- **Provided passage**:
On Tue, May 11, 2021 at 09:33:10AM +0800, Lv Ying wrote:
> This panic happend on 4.18 kernel

When you report bugs and send patches to lkml and maintainers, *always*
do that against the latest upstream version.

This is not the first time people from Huawei send bug reports and
"fixes" for old kernels.

Please let your colleagues and whoever else at Huawei is sending patches
and reporting bugs - *always* test and report bugs against the latest
upstream kernel - not some old version!

If you want bugs against

4.18.0-147.5.1.6.h429.eulerosv2r10.x86_64

fixed, go report that to whoever has made that kernel - not upstream.

Now, if you want to improve the upstream kernel and can trigger the same
thing with the upstream kernel, pls give the *exact* full information I
asked you before so that I am able to reproduce that here independently
and then we can take it from there.

HTH.

--
Regards/Gruss,
Boris.

https://people.kernel.org/tglx/notes-about-netiquette

2021-05-10 09:47:54

by Borislav Petkov

[permalink] [raw]
Subject: Re: [RFC PATCH] x86/mce/inject: Fix printk deadlock causing mce_timed_out panic

+ Mauro.

On Mon, May 10, 2021 at 11:36:04AM +0200, Borislav Petkov wrote:
> On Tue, May 11, 2021 at 09:33:10AM +0800, Lv Ying wrote:
> > This panic happend on 4.18 kernel
>
> When you report bugs and send patches to lkml and maintainers, *always*
> do that against the latest upstream version.
>
> This is not the first time people from Huawei send bug reports and
> "fixes" for old kernels.

- **Goal of the exercise**: Retype the entire mailing-list message word for word. Rely on the mailing-list message alone.

(Excerpts from a spatial reasoning dataset)
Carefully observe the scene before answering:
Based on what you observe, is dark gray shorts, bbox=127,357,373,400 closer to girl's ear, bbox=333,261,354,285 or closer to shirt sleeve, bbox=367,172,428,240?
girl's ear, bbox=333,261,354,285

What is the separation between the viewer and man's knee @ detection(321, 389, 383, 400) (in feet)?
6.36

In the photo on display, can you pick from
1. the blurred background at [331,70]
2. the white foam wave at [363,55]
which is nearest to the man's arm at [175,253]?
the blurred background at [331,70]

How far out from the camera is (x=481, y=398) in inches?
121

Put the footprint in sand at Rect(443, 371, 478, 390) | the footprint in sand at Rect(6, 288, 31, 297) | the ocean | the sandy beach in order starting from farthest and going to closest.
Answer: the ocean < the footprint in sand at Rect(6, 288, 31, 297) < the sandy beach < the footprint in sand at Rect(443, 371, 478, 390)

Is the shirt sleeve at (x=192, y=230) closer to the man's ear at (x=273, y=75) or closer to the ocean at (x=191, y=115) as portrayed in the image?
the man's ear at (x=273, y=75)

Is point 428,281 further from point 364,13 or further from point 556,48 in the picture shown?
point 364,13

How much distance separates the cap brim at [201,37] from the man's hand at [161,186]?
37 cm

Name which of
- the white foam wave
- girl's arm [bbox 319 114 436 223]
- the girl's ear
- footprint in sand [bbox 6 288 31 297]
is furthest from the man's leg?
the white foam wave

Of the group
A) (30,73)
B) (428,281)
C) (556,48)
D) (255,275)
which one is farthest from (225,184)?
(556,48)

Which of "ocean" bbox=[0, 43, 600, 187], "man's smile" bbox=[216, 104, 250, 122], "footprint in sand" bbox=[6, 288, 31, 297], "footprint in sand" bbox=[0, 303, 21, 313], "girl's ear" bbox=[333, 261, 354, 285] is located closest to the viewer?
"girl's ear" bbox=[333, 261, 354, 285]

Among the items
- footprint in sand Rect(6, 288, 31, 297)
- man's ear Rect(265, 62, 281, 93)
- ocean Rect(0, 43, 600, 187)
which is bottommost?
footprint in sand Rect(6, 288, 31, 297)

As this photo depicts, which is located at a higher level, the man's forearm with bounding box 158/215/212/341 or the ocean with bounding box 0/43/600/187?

- **The answer**:
On Tue, May 11, 2021 at 09:33:10AM +0800, Lv Ying wrote:
> This panic happend on 4.18 kernel

When you report bugs and send patches to lkml and maintainers, *always*
do that against the latest upstream version.

This is not the first time people from Huawei send bug reports and
"fixes" for old kernels.

Please let your colleagues and whoever else at Huawei is sending patches
and reporting bugs - *always* test and report bugs against the latest
upstream kernel - not some old version!

If you want bugs against

4.18.0-147.5.1.6.h429.eulerosv2r10.x86_64

fixed, go report that to whoever has made that kernel - not upstream.

Now, if you want to improve the upstream kernel and can trigger the same
thing with the upstream kernel, pls give the *exact* full information I
asked you before so that I am able to reproduce that here independently
and then we can take it from there.

HTH.

--
Regards/Gruss,
Boris.

https://people.kernel.org/tglx/notes-about-netiquette

2021-05-10 09:47:54

by Borislav Petkov

[permalink] [raw]
Subject: Re: [RFC PATCH] x86/mce/inject: Fix printk deadlock causing mce_timed_out panic

+ Mauro.

On Mon, May 10, 2021 at 11:36:04AM +0200, Borislav Petkov wrote:
> On Tue, May 11, 2021 at 09:33:10AM +0800, Lv Ying wrote:
> > This panic happend on 4.18 kernel
>
> When you report bugs and send patches to lkml and maintainers, *always*
> do that against the latest upstream version.
>
> This is not the first time people from Huawei send bug reports and
> "fixes" for old kernels.